Not the “Mom of the Year”


The news media has been abuzz with discussion about the “Mom of the Year.” This is the mother who found her son participating in riots and beat him and screamed at him in the street to get him to stop. Many people identified with this mother for her obvious grave concern about her child’s behavior. Some people even empathized with her use of physical force and abusive language to try to change her child’s behavior.

While I can empathize with any parent who wants to change negative behavior of their child, I could never call this mom the “Mom of the Year.” Physical abuse and verbal abuse are not appropriate methods to discipline a child. As I have discussed in other blog posts, it is undeniable and the science supports an end to physical and emotional abuse of children as a form of “discipline.” The truth is that corporal punishment– hitting, striking, kicking, etc. are abuse. They cause long-term emotional and brain damage and place children at physical risk of being seriously injured. This mother’s actions were out of anger. There is never an appropriate time or place to hit a child for any reason.

This mother also screamed at and berated her son with profanity. You can be sure this was not the first time. Her desire to motive his behavior to be different took the form of verbal abuse. Verbal abuse is emotionally damaging and causes long term negative effects on children. Ironically, this type of abuse results in poorer behavior and decision-making. A young person learns only to curb his behavior when his parent isn’t around. This is not a way to instill in children morality or self-restrain or reflection.
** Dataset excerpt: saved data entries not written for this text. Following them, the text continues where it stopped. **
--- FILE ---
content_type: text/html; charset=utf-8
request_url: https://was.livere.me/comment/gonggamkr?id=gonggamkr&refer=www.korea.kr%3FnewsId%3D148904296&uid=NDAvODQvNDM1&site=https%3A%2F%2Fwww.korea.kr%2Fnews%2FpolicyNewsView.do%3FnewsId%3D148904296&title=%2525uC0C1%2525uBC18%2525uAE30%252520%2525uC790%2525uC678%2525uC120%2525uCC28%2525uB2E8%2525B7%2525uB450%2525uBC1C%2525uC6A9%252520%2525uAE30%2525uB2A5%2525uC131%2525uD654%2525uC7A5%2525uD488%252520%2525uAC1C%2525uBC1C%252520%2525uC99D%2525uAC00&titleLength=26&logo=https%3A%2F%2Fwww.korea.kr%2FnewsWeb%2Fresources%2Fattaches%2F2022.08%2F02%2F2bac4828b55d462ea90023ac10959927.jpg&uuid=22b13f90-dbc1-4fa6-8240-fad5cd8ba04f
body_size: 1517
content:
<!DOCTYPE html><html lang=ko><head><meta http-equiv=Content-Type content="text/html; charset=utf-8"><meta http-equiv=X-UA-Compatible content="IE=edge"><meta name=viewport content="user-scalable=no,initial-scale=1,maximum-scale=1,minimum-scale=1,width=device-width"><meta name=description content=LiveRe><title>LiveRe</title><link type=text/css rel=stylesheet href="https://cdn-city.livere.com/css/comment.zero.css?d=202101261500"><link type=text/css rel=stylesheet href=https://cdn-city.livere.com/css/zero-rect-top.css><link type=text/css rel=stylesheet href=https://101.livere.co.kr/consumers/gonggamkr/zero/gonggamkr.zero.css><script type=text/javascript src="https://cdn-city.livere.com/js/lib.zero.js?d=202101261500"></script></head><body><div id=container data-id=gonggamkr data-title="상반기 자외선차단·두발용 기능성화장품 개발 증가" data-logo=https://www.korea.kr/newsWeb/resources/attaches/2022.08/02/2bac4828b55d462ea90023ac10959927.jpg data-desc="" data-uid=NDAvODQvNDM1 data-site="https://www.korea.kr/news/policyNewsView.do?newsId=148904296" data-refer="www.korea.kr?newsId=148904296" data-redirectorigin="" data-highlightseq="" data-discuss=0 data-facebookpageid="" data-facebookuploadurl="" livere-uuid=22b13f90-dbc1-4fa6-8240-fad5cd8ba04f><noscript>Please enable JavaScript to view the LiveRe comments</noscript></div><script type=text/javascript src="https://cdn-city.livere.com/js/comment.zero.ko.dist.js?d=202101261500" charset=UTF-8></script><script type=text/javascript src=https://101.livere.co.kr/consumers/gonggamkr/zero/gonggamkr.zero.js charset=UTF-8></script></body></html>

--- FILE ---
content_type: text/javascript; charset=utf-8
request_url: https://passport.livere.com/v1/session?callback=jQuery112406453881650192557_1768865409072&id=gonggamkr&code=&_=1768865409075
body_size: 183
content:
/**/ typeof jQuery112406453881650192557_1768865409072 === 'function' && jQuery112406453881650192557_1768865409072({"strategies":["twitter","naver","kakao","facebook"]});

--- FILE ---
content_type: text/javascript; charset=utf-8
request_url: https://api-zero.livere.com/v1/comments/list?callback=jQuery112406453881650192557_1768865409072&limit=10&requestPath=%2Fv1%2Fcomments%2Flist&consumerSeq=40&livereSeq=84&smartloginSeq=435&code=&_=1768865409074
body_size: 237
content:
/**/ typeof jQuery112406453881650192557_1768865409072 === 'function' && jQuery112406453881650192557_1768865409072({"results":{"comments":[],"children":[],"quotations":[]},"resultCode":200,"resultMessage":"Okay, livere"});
Finally, the greatest educator is our example. Children learn by watching our behavior. They learn what is and is not socially acceptable. Children need a parent figure to be the one who is calm and has a handle on the situation when the child is out of control. This mother was totally out of control. You can see in the video that her son became the calm one, the adult in the situation. He avoided her blows but never struck back. This child needed a parent to talk to about his very real and understandable pain as the result of the conflict in his community and, likely, racism and lack of opportunity. He did not need a punisher who told him his expression of anger was unacceptable to her and would be met with physical pain.

Despite her fear of what could have happened to her son at the hands of police, this mother’s conduct was not within the bounds of the law of justifiable. Violence begets violence and her conduct is the reason CPS came to see whether her other children were at risk of abuse too.